Textauszug:

Musiklexikon: Was bedeutet Allegro?

Was bedeutet die musikalische Vortragsbezeichnung Allegro? Antworten von Musikwissenschaftlern des 18. bis 20. Jahrhunderts in ihren berühmten Musiklexika, gesammelt im Online-Musiklexikon von musikwissenschaften.de:

Allegro (1929)

Allegro (italienisch, abgekürzt Allo), eine der ältesten Tempobezeichnungen, bedeutet im Italienischen "heiter", "lustig", hat aber im Lauf der Zeit die Bedeutung von "schnell" erhalten, so dass es heute [um 1930] in Zusammensetzungen allgemein gebraucht wird, die gegenüber der italienischen Wortbedeutung pleonastisch oder auch geradezu sinnlos erscheinen, z. B. Allegro giojoso ("lustig-heiter"), Allegro irato ("lustig-zornig"). Der alte "Wortsinn existiert wenigstens für uns Deutsche nicht mehr.

Wie man von einem Adagio als einem langsamen Satze ganz allgemein spricht, so hat auch das Wort Allegro die allgemeine Bedeutung eines schnell bewegten Satzes erhalten, und man nennt daher z. B. einen ersten Sinfoniesatz ein Allegro, auch wenn er vielleicht mit Vivace oder Con fuoco überschrieben ist. Der Superlativ allegrissimo ist selten. Er steht in der Bedeutung etwa mit presto gleich.

Aufgaben:
[1] Schreiben Sie aus dem Lexikonauszug zum Allegro den Abschnitt wortgetreu ab, der mit den Worten „Musiklexikon: Was bedeutet“ einsetzt und mit „Allegro (1929)“ schließt.
[2] Beantworten Sie anhand des Lexikonauszugs zum Allegro:
(a) Welche Bedeutung hat Allegro im Italienischen?
(b) Wie lautet die Abkürzung von Allegro?
(c) Welcher Tempobezeichnung entspricht der Superlativ allegrissimo in der Bedeutung etwa?
[3] Übersetzen Sie den Satz „Der Superlativ allegrissimo ist selten.“ aus dem Lexikonauszug zum Allegro ins Englische.

Quellenmaterial:
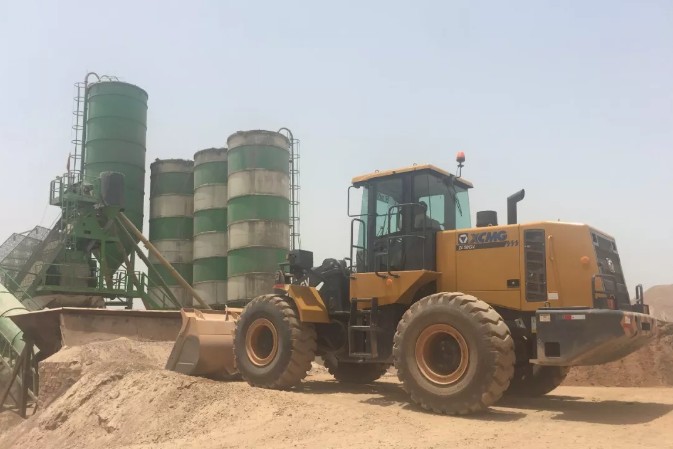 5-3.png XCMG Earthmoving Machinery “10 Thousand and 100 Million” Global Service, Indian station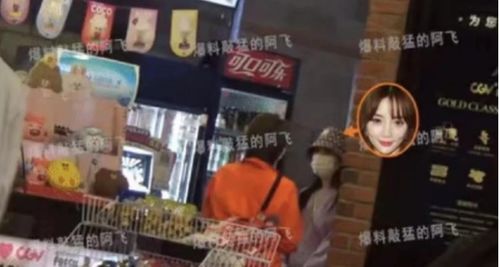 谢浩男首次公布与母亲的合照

Lösungen:
[1]
Musiklexikon: Was bedeutet Allegro?

Was bedeutet die musikalische Vortragsbezeichnung Allegro? Antworten von Musikwissenschaftlern des 18. bis 20. Jahrhunderts in ihren berühmten Musiklexika, gesammelt im Online-Musiklexikon von musikwissenschaften.de:

Allegro (1929)

[2]
(a) „heiter“, „lustig“
(b) Allo
(c) presto

[3] The superlative allegrissimo is rare.